DOCUMENT EXCERPT:

◆ ◆ ◆

Pete’s wheat crop symbolizes the narrator’s pregnancy—but more broadly, it symbolizes people’s inability to control nature. The story sets up the relationship between the wheat and the narrator’s current pregnancy by noting that Pete planted the wheat 10 weeks ago, the same week that the narrator conceived. And just as the narrator knows that her pregnancy will soon end in another miscarriage, Pete is preparing to give up on the crop—which is doing poorly in the heat—and let the cattle eat it.
In both cases, neither the narrator nor Pete can control acts of nature that seem to make little sense. Pete, for his part, has no control over the weather, which will determine the success of his wheat. When the heat never breaks, which kills his crop, all Pete can do is accept his misfortune and try something else. Similarly, the narrator’s recurrent miscarriages seem uncontrollable—no matter what the narrator does, nature seems to thwart her ability to carry a child. The course of her pregnancy follows much the same course as Pete’s wheat: it begins with a glimmer of hope that things might work out this time, and it seems destined to end with the narrator feeling powerless and devastated. The narrator’s final thought, in which she mentally tells Pete to let the cows eat the struggling wheat, suggests her disheartened acceptance that this pregnancy has failed.

◆ ◆ ◆

SUPPLIED DATA:
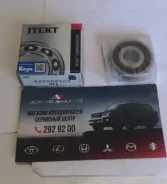 ��������� 15*35*11 KOYO 62002RSC3 62002RSC3 ����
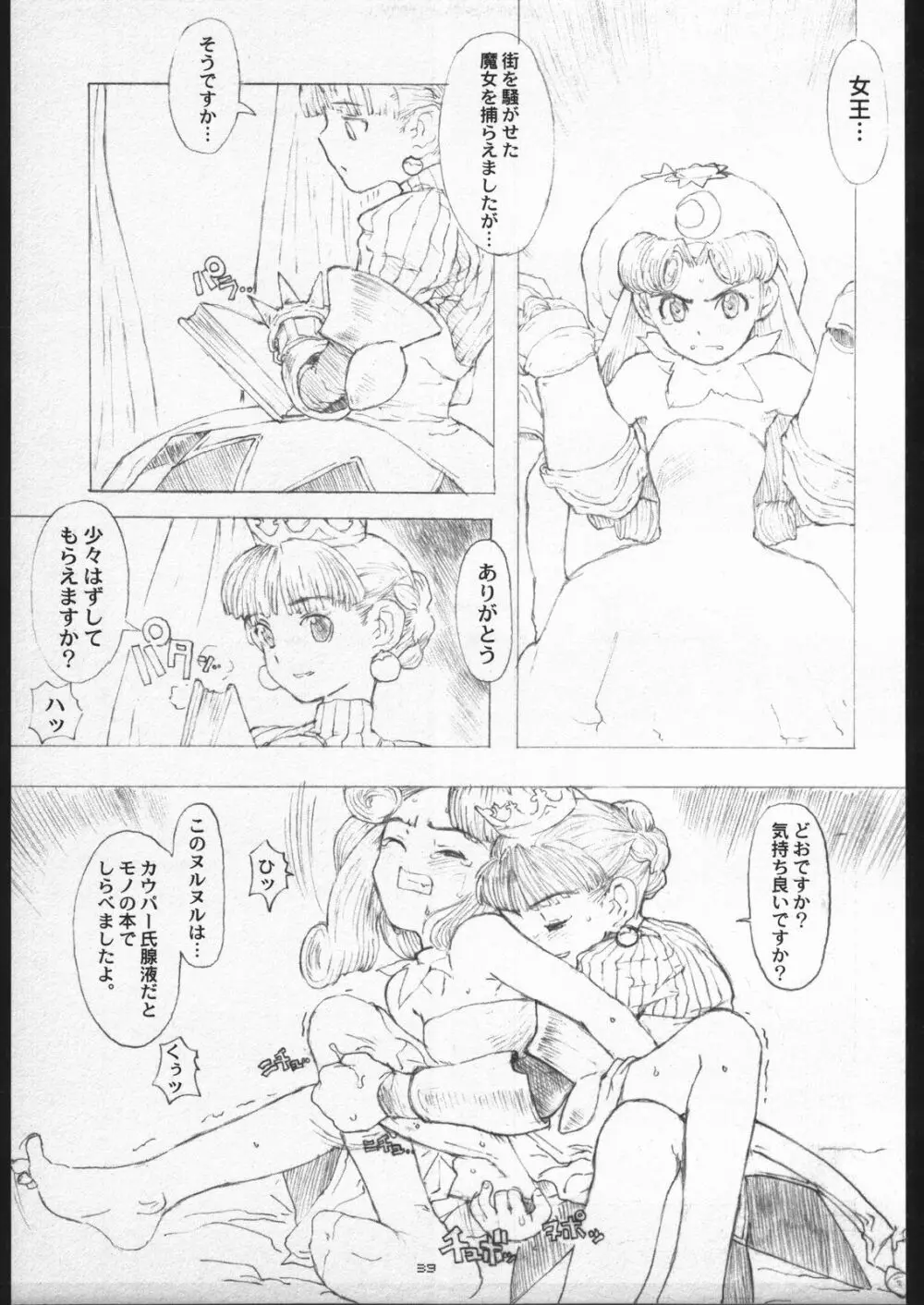 (C56) [ガジェット工房 (A-10)] 00-Lolita / Zero-Zero Lolita (よろず) - page38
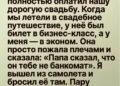 На нашу свадьбу её отец потратил целое состояние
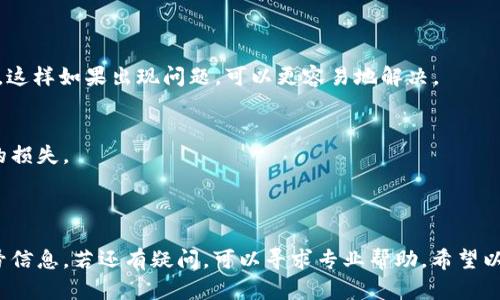 关于您提到的“tokenim收款怎么没收到”，以下是一些可能的原因及解决方案，希望能帮助到您：

### 收款未到的可能原因

1. **网络延迟**  
   有时，区块链网络的拥堵可能导致交易处理时间变长。如果交易刚刚发起，可能需要耐心等待一段时间。

2. **区块确认不足**  
   在某些情况下，您的交易可能还未被足够的区块确认。请查阅相关区块浏览器，查看您的交易状态。

3. **错误的地址**  
   如果您在发送或接收转账时输入了错误的地址，资金将无法到达您的钱包。请仔细核对您的地址。

4. **合约问题**  
   如果您进行的是代币交易，可能涉及智能合约的错误或者代币本身的问题。如果合约有漏洞或问题，也可能导致资金未到账。

5. **交易费用不足**  
   如果交易费用设置过低，可能会导致交易被延迟。确认您为交易设置了合理的费用。

### 解决方案

#### 检查交易状态

使用区块浏览器
前往相应的区块链浏览器网站，输入您的交易哈希值（txid），查看交易是否已确认，以及当前状态如何。

确认地址
再次检查您输入的地址，确认资金是否在正确的地址中。确保没有出现任何拼写错误。

#### 联系相关支持

获取技术支持
如果您无法确定问题所在，可以联系相关的技术支持团队。他们通常会对您的账户和交易进行详细检查。

社交平台查询
您也可以在相关的社交平台或论坛上询问，看看其他用户是否遇到类似的问题。

#### 未来预防

做好记录
在进行任何交易之前，确保您有详细的记录，包括日期、金额和交易ID。这样如果出现问题，可以更容易地解决。

提升安全性
考虑使用二次验证或其他安全措施，以保护您账户的安全，避免资金的损失。

### 总结

收款未到可能由多种因素引起。首先，您应该检查交易状态并确认账号信息。若还有疑问，可以寻求专业帮助。希望以上信息能帮助您更快解决问题。如有任何进一步咨询，欢迎继续交流！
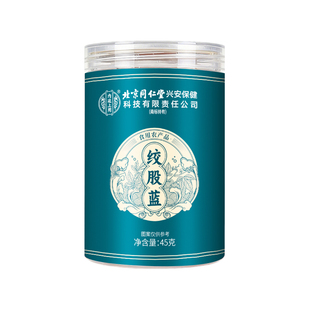 绞股蓝茶平利七叶降稳高野生血特级压中糖药材脂泡水喝官方旗舰店
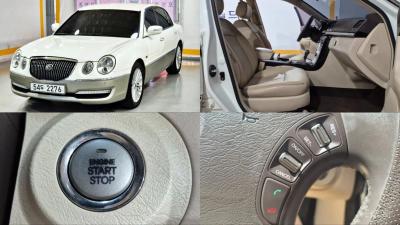 Kia OPIRUS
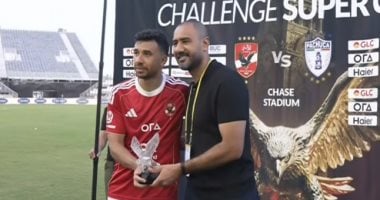 تريزيجيه: اكتسبت من الأهلي روح المنافسة في كل بطولة أشارك بها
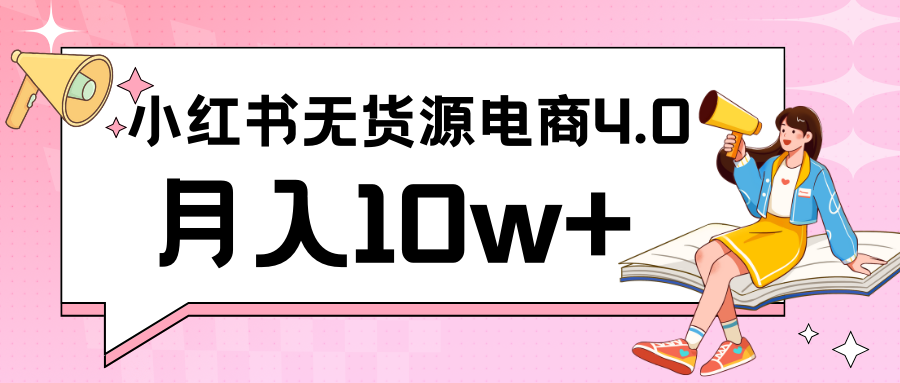 小红书新电商实战 无货源实操从0到1月入10w+ 联合抖音放大收益插图 小红书新电商实战 无货源实操从0到1月入10w+ 联合抖音放大收益插图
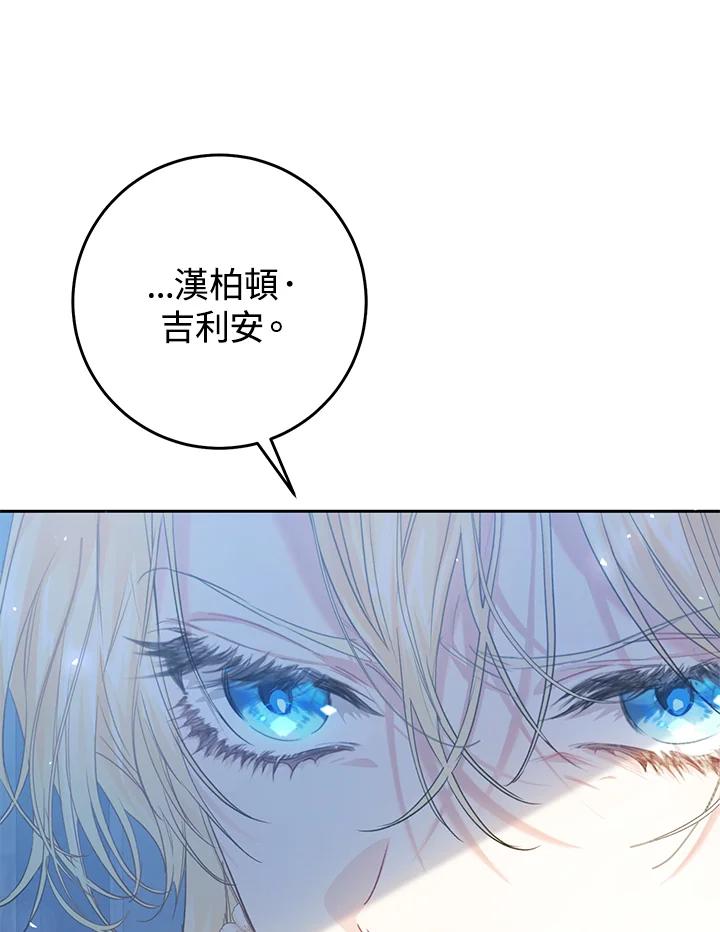 《恶女不做提线木偶》第47话 第104页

◆ ◆ ◆

TASK DIRECTIONS:
Decide whether each statement agrees with the passage on Pete's wheat, answering yes or no and quoting the words that settle it.
1. Pete planted the wheat in the same week that the narrator conceived.
2. The heat eventually breaks and the wheat recovers.
3. In her final thought, the narrator mentally tells Pete to keep the cows away from the wheat.
Use only the passage on Pete's wheat, not the items.

OUTPUT BELOW:
1. Yes: "Pete planted the wheat 10 weeks ago, the same week that the narrator conceived"
2. No: "When the heat never breaks, which kills his crop"
3. No: "she mentally tells Pete to let the cows eat the struggling wheat"